Ex 1: What is the probability density of a student scoring exactly 600 on the SAT if scores are N(500, 100)?

Given:

  • $ x = 600 $ (SAT score)
  • $ = 500 $ (mean)
  • $ = 100 $ (standard deviation)

Step 1: Write the PDF Formula \[ f(x) = \frac{1}{\sigma \sqrt{2\pi}} e^{-\frac{(x - \mu)^2}{2\sigma^2}} \]

Step 2: Plug in Values \[ f(600) = \frac{1}{100 \sqrt{2\pi}} e^{-\frac{(600 - 500)^2}{2 \times 100^2}} \]

Step 3: Simplify the Exponent \[ (600 - 500)^2 = 100^2 = 10{,}000 \] \[ 2 \times 100^2 = 20{,}000 \] \[ \frac{10{,}000}{20{,}000} = 0.5 \]

Step 4: Compute Constants \[ \sqrt{2\pi} \approx 2.5066 \quad \text{and} \quad e^{-0.5} \approx 0.6065 \]

Step 5: Final Calculation \[ f(600) = \frac{1}{100 \times 2.5066} \times 0.6065 \] \[ f(600) \approx \frac{0.6065}{250.66} \approx 0.002419 \]

Result The probability density at \(x = 600\) is \(≈0.00242\).

Using the R Function Result:
600: 0.002419707

normal_pdf(x = 600, mu = 500, sd = 100)
##         600 
## 0.002419707

Interpretation

  • The probability density of an SAT score of exactly 600 (given \(N(500, 100)\)) is \(\approx 0.00242\).
  • This is the relative likelihood (height of the PDF curve) at x = 600, not a probability.
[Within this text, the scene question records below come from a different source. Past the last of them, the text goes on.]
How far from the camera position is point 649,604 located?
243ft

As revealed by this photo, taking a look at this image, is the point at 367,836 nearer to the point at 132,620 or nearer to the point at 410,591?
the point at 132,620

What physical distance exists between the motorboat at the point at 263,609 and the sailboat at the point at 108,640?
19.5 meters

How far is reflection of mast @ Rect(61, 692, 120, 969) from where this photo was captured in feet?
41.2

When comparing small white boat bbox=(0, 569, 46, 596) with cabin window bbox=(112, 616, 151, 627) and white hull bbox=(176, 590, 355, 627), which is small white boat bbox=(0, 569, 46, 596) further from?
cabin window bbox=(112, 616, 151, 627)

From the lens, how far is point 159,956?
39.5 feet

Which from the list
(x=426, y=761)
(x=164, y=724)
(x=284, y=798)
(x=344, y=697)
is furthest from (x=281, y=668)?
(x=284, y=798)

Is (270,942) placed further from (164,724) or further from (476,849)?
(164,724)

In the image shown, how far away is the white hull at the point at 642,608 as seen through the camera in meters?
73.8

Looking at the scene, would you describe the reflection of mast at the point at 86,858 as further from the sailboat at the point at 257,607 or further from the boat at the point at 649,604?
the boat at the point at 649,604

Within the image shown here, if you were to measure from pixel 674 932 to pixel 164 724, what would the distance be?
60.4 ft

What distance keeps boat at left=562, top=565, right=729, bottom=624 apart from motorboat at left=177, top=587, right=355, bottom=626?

Comparison - At the mean (x = 500):

normal_pdf(x = 500, mu = 500, sd = 100)  # Output: 500: 0.003989423
##         500 
## 0.003989423

(Higher density, as expected for the peak of the curve.)

  • At x = 400 (same distance from mean):
normal_pdf(x = 400, mu = 500, sd = 100)  # Output: 400: 0.002419707
##         400 
## 0.002419707

(Identical density to x = 600 due to symmetry.)

Normal Probability Density \((\mu = 500, \sigma = 100)\)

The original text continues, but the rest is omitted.